Unverständnis für die Nachbarn

In Stockholm sorgt die zunehmende Isolation des Corona-Rebellen für Unruhe. Außenministerin Ann Linde versteht vor allem das Verhalten der nordischen Nachbarn nicht, die allesamt die Ausbreitung des Coronavirus weit besser in den Griff bekamen. Im Süden Schwedens seien die Infektionszahlen niedriger als im benachbarten Dänemark, meint Linde. Trotzdem habe es plötzlich Grenzkontrollen gegeben. "Das wird Zeit brauchen, um zu heilen",  zitiert die "New York Times" die Außenministerin. "Es war einfach zu hart."

Anders Tegnell: Seine Corona-Strategie hat vor allem in den Seniorenheimen Schwedens erhebliche Opfer gefordert. (Quelle: imago images/TT)Anders Tegnell: Seine Corona-Strategie hat vor allem in den Seniorenheimen Schwedens erhebliche Opfer gefordert. (Quelle: TT/imago images)

Schwedens Chef-Epidemiologe Anders Tegnell, der Architekt der umstrittenen Corona-Strategie, sieht seine Landsleute nun zum Ziel einer internationalen Kampagne gemacht, die beweisen solle, ihr Land sei auf dem falschen Weg. Tegnell ist überzeugt: "Unsere Immunität ist höher als in den anderen nordischen Staaten." Harte Zahlen, die das untermauern würden, gibt es bislang jedoch nicht.

Tests nicht nur für schwer Erkrankte

Die wachsende Unruhe in der Bevölkerung und die Abschottung der Nachbarstaaten nötigten der Regierung jüngst einen zumindest punktuellen Kursschwenk ab. In kurzer Zeit will sie nun die Testkapazitäten im Land stark ausbauen, um sich selbst und den Bürgern mehr Klarheit über die Lage zu verschaffen und eine Verfolgung von Infektionsketten zu ermöglichen. Noch bis vor Kurzem bekamen in Schweden nur jene einen Test, die mit schweren Symptomen ins Krankenhaus kamen.

Anfang des Monats gab die Regierung umgerechnet etwa 560 Millionen Euro für zusätzliche Tests frei. Damit soll dann auch endlich das selbstgesteckte Ziel von 100.000 Testungen pro Woche erreicht werden, das die Gesundheitsbehörde eigentlich schon im April erreichen wollte. Mitte des Monats lag die Testrate bei lediglich 60.000, was Experten auf logistische Probleme und die regional unterschiedlichen Erfassungssysteme zurückführen.
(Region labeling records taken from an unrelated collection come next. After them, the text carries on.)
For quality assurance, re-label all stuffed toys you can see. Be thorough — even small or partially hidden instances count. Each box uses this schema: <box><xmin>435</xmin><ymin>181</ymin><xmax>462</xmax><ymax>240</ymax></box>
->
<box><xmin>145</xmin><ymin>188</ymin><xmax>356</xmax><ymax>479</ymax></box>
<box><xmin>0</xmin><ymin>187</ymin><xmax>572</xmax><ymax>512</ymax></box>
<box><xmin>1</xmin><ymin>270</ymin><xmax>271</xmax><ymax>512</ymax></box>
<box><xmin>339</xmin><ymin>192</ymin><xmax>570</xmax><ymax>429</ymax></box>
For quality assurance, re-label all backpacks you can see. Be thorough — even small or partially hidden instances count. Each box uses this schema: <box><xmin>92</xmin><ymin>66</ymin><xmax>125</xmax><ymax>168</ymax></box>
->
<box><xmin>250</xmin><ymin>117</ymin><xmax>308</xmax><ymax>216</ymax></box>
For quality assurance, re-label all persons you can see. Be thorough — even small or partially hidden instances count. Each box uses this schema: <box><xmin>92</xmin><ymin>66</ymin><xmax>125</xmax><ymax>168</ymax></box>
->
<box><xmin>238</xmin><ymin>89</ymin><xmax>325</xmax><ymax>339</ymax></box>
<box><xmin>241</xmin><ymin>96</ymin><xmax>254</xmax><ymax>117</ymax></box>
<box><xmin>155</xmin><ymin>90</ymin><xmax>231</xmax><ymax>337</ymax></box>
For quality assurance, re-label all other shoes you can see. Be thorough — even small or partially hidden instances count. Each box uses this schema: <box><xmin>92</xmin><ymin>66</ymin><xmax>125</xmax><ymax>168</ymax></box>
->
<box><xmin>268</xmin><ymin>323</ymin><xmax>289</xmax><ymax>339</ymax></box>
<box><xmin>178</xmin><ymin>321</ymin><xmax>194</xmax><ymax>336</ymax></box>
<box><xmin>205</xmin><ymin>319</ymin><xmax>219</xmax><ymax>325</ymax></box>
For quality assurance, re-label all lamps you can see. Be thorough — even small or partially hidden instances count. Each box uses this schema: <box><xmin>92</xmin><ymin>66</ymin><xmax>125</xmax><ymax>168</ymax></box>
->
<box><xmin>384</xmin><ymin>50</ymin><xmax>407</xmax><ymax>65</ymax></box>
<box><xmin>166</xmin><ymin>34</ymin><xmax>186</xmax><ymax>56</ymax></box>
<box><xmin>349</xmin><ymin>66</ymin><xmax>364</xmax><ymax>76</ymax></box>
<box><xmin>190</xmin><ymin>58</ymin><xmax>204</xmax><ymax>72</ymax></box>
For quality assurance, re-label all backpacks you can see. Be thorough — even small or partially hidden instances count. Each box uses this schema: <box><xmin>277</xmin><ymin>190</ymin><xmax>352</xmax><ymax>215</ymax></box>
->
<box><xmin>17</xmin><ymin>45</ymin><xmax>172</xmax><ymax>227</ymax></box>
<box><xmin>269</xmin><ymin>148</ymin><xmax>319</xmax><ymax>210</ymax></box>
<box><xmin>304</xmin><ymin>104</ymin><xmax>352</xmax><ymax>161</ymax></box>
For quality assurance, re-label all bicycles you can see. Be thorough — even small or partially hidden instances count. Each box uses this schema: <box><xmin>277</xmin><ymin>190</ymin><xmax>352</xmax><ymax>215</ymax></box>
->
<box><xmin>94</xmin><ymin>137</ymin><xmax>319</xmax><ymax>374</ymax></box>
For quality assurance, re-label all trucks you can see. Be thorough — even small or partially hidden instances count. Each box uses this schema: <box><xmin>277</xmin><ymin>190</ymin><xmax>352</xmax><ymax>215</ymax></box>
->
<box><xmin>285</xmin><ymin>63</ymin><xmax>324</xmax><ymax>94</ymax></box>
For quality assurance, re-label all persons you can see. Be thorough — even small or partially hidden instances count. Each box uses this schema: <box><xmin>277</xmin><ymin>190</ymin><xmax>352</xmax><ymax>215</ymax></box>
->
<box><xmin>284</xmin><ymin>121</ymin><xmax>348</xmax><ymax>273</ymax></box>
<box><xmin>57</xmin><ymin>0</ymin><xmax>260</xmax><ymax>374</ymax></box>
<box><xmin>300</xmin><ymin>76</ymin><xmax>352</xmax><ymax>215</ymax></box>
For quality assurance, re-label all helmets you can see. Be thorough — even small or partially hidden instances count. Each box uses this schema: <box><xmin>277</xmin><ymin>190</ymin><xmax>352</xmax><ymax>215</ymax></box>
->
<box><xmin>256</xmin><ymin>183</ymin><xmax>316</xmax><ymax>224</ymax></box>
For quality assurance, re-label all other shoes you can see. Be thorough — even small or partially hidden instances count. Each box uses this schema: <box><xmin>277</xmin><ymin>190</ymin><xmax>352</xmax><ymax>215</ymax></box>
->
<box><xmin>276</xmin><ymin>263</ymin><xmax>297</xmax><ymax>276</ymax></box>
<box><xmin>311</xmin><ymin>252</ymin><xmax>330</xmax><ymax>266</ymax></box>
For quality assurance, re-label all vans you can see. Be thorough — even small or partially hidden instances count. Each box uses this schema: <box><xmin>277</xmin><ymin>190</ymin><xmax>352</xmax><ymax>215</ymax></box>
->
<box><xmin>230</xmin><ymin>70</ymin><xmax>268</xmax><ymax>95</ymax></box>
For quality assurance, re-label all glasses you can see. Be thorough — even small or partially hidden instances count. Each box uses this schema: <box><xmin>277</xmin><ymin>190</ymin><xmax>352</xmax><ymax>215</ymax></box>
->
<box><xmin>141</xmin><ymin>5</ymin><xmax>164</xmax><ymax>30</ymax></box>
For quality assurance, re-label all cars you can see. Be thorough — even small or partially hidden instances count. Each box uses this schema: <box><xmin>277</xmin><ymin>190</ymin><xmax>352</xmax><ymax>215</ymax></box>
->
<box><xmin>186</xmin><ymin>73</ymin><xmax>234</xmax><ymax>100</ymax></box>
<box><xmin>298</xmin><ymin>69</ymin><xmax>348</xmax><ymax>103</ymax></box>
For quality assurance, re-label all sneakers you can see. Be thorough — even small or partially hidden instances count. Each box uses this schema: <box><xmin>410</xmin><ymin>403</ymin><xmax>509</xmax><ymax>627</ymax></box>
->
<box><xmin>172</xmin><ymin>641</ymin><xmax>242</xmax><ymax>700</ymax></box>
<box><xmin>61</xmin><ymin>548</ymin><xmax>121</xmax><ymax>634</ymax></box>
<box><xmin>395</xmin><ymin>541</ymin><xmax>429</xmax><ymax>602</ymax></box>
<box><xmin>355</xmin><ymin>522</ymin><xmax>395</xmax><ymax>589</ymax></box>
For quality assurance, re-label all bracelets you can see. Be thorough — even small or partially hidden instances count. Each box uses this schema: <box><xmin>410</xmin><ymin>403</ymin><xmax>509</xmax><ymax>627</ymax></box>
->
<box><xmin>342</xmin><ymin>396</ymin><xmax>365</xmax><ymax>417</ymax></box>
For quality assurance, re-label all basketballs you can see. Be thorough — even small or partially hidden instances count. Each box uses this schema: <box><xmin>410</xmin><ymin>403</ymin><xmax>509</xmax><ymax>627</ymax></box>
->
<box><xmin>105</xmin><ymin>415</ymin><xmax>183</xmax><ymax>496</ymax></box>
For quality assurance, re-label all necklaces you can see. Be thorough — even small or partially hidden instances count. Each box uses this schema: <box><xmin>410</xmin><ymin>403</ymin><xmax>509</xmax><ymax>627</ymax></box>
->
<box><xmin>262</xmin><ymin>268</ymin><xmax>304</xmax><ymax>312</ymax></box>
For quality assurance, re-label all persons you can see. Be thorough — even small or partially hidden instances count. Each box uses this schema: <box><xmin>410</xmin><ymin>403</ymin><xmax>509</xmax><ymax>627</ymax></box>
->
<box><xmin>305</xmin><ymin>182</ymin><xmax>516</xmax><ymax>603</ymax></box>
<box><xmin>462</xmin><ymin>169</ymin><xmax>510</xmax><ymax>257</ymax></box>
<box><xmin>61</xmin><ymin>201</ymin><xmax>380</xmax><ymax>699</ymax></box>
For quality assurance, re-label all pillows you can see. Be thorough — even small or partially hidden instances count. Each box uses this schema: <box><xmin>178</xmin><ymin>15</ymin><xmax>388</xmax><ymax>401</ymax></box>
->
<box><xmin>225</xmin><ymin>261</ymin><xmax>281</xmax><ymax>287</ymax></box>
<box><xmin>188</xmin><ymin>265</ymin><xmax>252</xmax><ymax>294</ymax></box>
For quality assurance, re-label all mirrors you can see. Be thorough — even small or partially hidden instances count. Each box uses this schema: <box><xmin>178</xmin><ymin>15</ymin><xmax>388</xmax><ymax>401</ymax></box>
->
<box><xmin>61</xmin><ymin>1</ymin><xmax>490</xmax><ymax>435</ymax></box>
Krankenhäuser reagierten früher auf die Pandemie

Nicht überall in Schweden ließ man sich so lange Zeit, um auf die Pandemie zu reagieren. Der massive Corona-Ausbruch in Norditalien im März ließ bei Björn Persson die Alarmglocken schrillen. Der Chef der Intensivmedizin sowie Herz- und Lungen-Chirurgie am angesehenen Karolinska-Institut nahe Stockholm setzte mit seinen Kollegen alle Hebel in Bewegung, um rasch die Kapazität an Intensivbetten auszubauen, wie die schwedische Ausgabe des Nachrichtenportals "The Local" schreibt.

Binnen Wochen verfünffachte die Klinik so die Zahl entsprechender Plätze auf 200. In der Spitze waren 140 davon belegt. Es blieben also noch Kapazitäten. Doch Persson bezweifelt, dass Klinik und Personal eine noch größere Belastung hätten tragen können. "Solche Dinge erlebst du sonst nur in Büchern oder Filmen, aber du kannst dir nicht vorstellen, dass dir so etwas widerfährt", sagte er "The Local". "Es war die größte Herausforderung unseres Lebens."